Further, in case of a conflict, say between Schedule II (which deems an activity as goods or services) and composite supply, it needs to be seen which provision will be applicable. For e.g. in case of coating on steel rod, if the paint comprises of 60% and services 40% then will the transaction qualify as supply of goods (as per composite supply provision) or supply of services (as per sr. no. 3 of Schedule II).
Taxation of mixed supplies
Mixed supplies is defined in section 2 (74) of the CGST Act to mean two or more individual supplies of goods or services, or any combination thereof, made in conjunction with each other by a taxable person for a single price where such supply does not constitute a composite supply.
Section 2 (74) also provides an illustration as under:
Illustration: A supply of a package consisting of canned foods, sweets, chocolates, cakes, dry fruits, aerated drinks and fruit juices when supplied for a single price is a mixed supply.
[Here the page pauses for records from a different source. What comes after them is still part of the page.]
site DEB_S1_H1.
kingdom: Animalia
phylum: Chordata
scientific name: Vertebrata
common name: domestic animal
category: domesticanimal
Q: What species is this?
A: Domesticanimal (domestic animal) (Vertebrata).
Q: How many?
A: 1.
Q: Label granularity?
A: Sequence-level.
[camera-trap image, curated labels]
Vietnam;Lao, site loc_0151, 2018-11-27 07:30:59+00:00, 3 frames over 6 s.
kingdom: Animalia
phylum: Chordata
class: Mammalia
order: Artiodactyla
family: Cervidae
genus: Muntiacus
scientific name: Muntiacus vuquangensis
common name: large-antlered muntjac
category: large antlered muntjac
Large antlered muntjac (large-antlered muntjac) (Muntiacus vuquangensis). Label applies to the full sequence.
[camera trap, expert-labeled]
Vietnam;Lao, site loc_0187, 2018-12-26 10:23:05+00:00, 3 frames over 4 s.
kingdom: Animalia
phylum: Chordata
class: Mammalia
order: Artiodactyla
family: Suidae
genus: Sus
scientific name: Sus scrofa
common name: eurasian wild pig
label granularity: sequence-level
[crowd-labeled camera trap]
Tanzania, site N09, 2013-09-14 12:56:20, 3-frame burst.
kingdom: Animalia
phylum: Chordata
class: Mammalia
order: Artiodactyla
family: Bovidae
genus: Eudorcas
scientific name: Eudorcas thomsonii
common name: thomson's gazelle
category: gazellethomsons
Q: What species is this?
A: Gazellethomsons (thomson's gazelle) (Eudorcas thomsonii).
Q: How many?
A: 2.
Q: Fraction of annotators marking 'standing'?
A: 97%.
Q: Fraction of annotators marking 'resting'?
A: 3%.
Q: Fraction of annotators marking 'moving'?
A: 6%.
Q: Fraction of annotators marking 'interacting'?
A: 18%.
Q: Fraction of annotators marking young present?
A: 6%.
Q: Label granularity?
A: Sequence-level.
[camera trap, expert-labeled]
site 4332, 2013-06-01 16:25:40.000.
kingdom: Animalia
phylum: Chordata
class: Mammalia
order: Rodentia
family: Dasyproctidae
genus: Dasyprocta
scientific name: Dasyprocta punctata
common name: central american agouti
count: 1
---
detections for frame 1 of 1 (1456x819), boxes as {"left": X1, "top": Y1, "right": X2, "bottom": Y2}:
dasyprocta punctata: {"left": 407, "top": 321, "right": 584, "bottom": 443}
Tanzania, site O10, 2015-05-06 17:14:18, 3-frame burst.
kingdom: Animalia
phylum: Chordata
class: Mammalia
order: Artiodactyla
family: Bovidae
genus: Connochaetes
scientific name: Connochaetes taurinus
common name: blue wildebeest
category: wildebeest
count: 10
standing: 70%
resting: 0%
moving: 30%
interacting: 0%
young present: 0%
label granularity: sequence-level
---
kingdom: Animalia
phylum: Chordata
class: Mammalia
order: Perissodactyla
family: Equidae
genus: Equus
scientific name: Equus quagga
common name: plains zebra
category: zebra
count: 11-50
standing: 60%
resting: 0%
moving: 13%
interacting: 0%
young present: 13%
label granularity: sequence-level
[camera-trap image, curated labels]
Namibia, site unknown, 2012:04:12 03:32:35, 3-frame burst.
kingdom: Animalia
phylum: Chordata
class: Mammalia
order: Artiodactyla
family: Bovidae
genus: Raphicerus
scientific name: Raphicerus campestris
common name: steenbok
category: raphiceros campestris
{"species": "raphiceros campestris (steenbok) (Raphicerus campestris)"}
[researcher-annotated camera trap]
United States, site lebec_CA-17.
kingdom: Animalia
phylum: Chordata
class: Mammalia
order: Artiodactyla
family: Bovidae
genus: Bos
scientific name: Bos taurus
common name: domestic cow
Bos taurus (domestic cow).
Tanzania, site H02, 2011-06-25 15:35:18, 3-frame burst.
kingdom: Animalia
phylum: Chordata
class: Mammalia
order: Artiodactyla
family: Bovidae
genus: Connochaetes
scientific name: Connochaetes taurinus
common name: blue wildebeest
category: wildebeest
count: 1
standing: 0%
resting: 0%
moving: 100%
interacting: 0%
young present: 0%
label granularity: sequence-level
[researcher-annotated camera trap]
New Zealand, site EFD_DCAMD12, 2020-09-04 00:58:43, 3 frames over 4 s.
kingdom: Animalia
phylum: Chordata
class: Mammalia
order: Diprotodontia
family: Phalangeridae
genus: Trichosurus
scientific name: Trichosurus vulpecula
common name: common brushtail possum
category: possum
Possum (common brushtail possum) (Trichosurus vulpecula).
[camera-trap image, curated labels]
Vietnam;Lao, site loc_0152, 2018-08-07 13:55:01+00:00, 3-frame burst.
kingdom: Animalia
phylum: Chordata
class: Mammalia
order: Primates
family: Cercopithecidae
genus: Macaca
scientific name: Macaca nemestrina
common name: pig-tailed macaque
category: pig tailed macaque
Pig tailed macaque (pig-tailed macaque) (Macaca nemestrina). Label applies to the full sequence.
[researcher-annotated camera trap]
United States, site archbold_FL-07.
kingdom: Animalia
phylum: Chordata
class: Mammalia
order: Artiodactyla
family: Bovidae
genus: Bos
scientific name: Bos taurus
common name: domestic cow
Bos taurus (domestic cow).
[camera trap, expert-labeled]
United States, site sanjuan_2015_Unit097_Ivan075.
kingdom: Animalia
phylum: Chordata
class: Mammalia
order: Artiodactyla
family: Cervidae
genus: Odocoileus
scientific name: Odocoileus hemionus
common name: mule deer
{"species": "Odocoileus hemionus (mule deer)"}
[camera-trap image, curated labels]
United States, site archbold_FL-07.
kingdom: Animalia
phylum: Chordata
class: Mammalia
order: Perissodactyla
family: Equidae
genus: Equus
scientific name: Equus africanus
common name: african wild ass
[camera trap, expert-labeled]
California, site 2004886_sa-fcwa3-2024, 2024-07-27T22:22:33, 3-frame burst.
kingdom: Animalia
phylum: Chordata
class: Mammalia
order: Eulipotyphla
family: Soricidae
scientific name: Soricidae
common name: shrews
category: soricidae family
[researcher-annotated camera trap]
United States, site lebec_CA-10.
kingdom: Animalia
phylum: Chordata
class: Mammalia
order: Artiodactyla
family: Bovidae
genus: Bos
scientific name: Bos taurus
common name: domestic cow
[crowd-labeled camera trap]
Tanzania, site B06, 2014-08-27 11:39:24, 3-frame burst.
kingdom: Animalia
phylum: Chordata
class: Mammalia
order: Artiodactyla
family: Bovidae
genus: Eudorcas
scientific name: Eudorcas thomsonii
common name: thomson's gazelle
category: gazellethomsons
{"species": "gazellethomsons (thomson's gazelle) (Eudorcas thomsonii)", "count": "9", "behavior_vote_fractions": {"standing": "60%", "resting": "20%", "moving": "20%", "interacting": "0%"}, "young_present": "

Each of these items can be supplied separately and is not dependent on any other. It shall not be a mixed supply if these items are supplied separately.
It may be noted that between composite and mixed supplies, the primacy appears to be given to composite supply and only if it does not constitute a composite supply, will the activity qualify as ‘mixed supply’.
Thus, it can be well understood that ‘supply’ is the most crucial aspect in GST and all the provisions of GST revolve around it. Hope this article clears all questions around the concept.